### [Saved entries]
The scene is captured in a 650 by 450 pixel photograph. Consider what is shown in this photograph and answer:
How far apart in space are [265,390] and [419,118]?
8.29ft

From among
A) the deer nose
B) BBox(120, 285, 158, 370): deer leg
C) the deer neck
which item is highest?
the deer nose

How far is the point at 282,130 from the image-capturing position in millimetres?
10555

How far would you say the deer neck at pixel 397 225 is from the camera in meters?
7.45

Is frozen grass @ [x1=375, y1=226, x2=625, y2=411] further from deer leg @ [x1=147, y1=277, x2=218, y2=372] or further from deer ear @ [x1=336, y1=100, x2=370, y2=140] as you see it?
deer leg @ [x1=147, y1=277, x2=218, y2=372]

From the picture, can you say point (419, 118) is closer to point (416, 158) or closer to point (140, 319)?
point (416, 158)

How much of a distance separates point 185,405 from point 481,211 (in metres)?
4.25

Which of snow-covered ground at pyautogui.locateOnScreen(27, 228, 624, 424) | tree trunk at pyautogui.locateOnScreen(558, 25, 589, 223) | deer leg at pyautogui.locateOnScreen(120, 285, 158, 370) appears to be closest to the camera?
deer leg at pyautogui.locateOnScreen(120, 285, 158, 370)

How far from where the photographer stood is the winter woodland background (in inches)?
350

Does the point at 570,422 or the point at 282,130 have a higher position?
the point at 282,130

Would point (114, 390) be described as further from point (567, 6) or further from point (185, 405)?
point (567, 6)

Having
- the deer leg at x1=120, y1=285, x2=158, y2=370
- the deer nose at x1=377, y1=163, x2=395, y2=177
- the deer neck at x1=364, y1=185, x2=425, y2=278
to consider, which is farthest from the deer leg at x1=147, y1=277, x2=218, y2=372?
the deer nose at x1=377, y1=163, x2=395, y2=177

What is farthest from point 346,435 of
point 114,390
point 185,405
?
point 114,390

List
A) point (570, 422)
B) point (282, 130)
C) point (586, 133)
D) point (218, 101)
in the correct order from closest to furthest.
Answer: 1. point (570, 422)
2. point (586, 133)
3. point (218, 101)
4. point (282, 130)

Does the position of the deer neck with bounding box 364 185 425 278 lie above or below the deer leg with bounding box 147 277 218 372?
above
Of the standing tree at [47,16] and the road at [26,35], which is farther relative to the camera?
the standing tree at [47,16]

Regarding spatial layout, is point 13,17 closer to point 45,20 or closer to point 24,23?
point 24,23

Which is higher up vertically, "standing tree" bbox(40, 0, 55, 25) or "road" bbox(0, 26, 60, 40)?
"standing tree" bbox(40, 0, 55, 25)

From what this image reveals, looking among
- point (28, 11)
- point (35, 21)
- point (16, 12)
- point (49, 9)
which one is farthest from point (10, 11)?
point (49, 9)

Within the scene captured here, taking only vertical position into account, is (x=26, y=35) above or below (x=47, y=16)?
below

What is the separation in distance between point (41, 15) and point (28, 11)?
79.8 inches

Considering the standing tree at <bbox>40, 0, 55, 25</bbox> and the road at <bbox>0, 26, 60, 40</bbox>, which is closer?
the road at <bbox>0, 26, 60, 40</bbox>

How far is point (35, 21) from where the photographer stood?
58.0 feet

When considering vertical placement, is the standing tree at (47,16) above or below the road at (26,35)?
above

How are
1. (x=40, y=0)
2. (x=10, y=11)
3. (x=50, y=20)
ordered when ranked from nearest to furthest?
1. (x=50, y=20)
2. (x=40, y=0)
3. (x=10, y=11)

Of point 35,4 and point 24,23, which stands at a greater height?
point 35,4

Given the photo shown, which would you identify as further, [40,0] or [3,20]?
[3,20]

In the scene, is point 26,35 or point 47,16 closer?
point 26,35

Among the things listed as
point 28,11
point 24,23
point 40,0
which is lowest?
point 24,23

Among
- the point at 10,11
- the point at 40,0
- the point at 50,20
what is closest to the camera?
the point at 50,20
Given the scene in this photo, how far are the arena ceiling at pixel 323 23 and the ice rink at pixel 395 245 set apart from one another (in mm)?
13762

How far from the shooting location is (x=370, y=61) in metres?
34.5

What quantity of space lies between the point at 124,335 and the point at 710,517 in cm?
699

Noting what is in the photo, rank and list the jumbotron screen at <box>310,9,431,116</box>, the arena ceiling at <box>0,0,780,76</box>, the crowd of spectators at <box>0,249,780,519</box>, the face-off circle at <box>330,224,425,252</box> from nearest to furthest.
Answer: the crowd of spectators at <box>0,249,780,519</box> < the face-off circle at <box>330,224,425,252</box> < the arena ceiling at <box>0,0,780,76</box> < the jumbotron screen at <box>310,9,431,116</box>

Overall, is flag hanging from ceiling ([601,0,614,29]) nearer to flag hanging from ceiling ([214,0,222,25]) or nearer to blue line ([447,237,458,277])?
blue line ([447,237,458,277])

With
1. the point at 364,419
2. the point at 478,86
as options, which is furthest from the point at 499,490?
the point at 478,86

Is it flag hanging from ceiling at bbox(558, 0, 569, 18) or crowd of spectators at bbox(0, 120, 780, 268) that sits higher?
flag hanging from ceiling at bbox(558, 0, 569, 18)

### [TASK BRIEF]
Arrange every line of the records above as a JSON list of strings, one string per line, leaving out the blank lines.

### [RESULT BELOW]
[
  "The scene is captured in a 650 by 450 pixel photograph. Consider what is shown in this photograph and answer:",
  "How far apart in space are [265,390] and [419,118]?",
  "8.29ft",
  "From among",
  "A) the deer nose",
  "B) BBox(120, 285, 158, 370): deer leg",
  "C) the deer neck",
  "which item is highest?",
  "the deer nose",
  "How far is the point at 282,130 from the image-capturing position in millimetres?",
  "10555",
  "How far would you say the deer neck at pixel 397 225 is from the camera in meters?",
  "7.45",
  "Is frozen grass @ [x1=375, y1=226, x2=625, y2=411] further from deer leg @ [x1=147, y1=277, x2=218, y2=372] or further from deer ear @ [x1=336, y1=100, x2=370, y2=140] as you see it?",
  "deer leg @ [x1=147, y1=277, x2=218, y2=372]",
  "From the picture, can you say point (419, 118) is closer to point (416, 158) or closer to point (140, 319)?",
  "point (416, 158)",
  "How much of a distance separates point 185,405 from point 481,211 (in metres)?",
  "4.25",
  "Which of snow-covered ground at pyautogui.locateOnScreen(27, 228, 624, 424) | tree trunk at pyautogui.locateOnScreen(558, 25, 589, 223) | deer leg at pyautogui.locateOnScreen(120, 285, 158, 370) appears to be closest to the camera?",
  "deer leg at pyautogui.locateOnScreen(120, 285, 158, 370)",
  "How far from where the photographer stood is the winter woodland background (in inches)?",
  "350",
  "Does the point at 570,422 or the point at 282,130 have a higher position?",
  "the point at 282,130",
  "Would point (114, 390) be described as further from point (567, 6) or further from point (185, 405)?",
  "point (567, 6)",
  "Having",
  "- the deer leg at x1=120, y1=285, x2=158, y2=370",
  "- the deer nose at x1=377, y1=163, x2=395, y2=177",
  "- the deer neck at x1=364, y1=185, x2=425, y2=278",
  "to consider, which is farthest from the deer leg at x1=147, y1=277, x2=218, y2=372?",
  "the deer nose at x1=377, y1=163, x2=395, y2=177",
  "What is farthest from point 346,435 of",
  "point 114,390",
  "point 185,405",
  "?",
  "point 114,390",
  "List",
  "A) point (570, 422)",
  "B) point (282, 130)",
  "C) point (586, 133)",
  "D) point (218, 101)",
  "in the correct order from closest to furthest.",
  "Answer: 1. point (570, 422)",
  "2. point (586, 133)",
  "3. point (218, 101)",
  "4. point (282, 130)",
  "Does the position of the deer neck with bounding box 364 185 425 278 lie above or below the deer leg with bounding box 147 277 218 372?",
  "above",
  "Of the standing tree at [47,16] and the road at [26,35], which is farther relative to the camera?",
  "the standing tree at [47,16]",
  "Regarding spatial layout, is point 13,17 closer to point 45,20 or closer to point 24,23?",
  "point 24,23",
  "Which is higher up vertically, \"standing tree\" bbox(40, 0, 55, 25) or \"road\" bbox(0, 26, 60, 40)?",
  "\"standing tree\" bbox(40, 0, 55, 25)",
  "From what this image reveals, looking among",
  "- point (28, 11)",
  "- point (35, 21)",
  "- point (16, 12)",
  "- point (49, 9)",
  "which one is farthest from point (10, 11)?",
  "point (49, 9)",
  "Within the scene captured here, taking only vertical position into account, is (x=26, y=35) above or below (x=47, y=16)?",
  "below",
  "What is the separation in distance between point (41, 15) and point (28, 11)?",
  "79.8 inches",
  "Considering the standing tree at <bbox>40, 0, 55, 25</bbox> and the road at <bbox>0, 26, 60, 40</bbox>, which is closer?",
  "the road at <bbox>0, 26, 60, 40</bbox>",
  "How far is point (35, 21) from where the photographer stood?",
  "58.0 feet",
  "When considering vertical placement, is the standing tree at (47,16) above or below the road at (26,35)?",
  "above",
  "How are",
  "1. (x=40, y=0)",
  "2. (x=10, y=11)",
  "3. (x=50, y=20)",
  "ordered when ranked from nearest to furthest?",
  "1. (x=50, y=20)",
  "2. (x=40, y=0)",
  "3. (x=10, y=11)",
  "Of point 35,4 and point 24,23, which stands at a greater height?",
  "point 35,4",
  "Given the photo shown, which would you identify as further, [40,0] or [3,20]?",
  "[3,20]",
  "In the scene, is point 26,35 or point 47,16 closer?",
  "point 26,35",
  "Among the things listed as",
  "point 28,11",
  "point 24,23",
  "point 40,0",
  "which is lowest?",
  "point 24,23",
  "Among",
  "- the point at 10,11",
  "- the point at 40,0",
  "- the point at 50,20",
  "what is closest to the camera?",
  "the point at 50,20",
  "Given the scene in this photo, how far are the arena ceiling at pixel 323 23 and the ice rink at pixel 395 245 set apart from one another (in mm)?",
  "13762",
  "How far from the shooting location is (x=370, y=61) in metres?",
  "34.5",
  "What quantity of space lies between the point at 124,335 and the point at 710,517 in cm?",
  "699",
  "Noting what is in the photo, rank and list the jumbotron screen at <box>310,9,431,116</box>, the arena ceiling at <box>0,0,780,76</box>, the crowd of spectators at <box>0,249,780,519</box>, the face-off circle at <box>330,224,425,252</box> from nearest to furthest.",
  "Answer: the crowd of spectators at <box>0,249,780,519</box> < the face-off circle at <box>330,224,425,252</box> < the arena ceiling at <box>0,0,780,76</box> < the jumbotron screen at <box>310,9,431,116</box>",
  "Overall, is flag hanging from ceiling ([601,0,614,29]) nearer to flag hanging from ceiling ([214,0,222,25]) or nearer to blue line ([447,237,458,277])?",
  "blue line ([447,237,458,277])",
  "With",
  "1. the point at 364,419",
  "2. the point at 478,86",
  "as options, which is furthest from the point at 499,490?",
  "the point at 478,86",
  "Is it flag hanging from ceiling at bbox(558, 0, 569, 18) or crowd of spectators at bbox(0, 120, 780, 268) that sits higher?",
  "flag hanging from ceiling at bbox(558, 0, 569, 18)"
]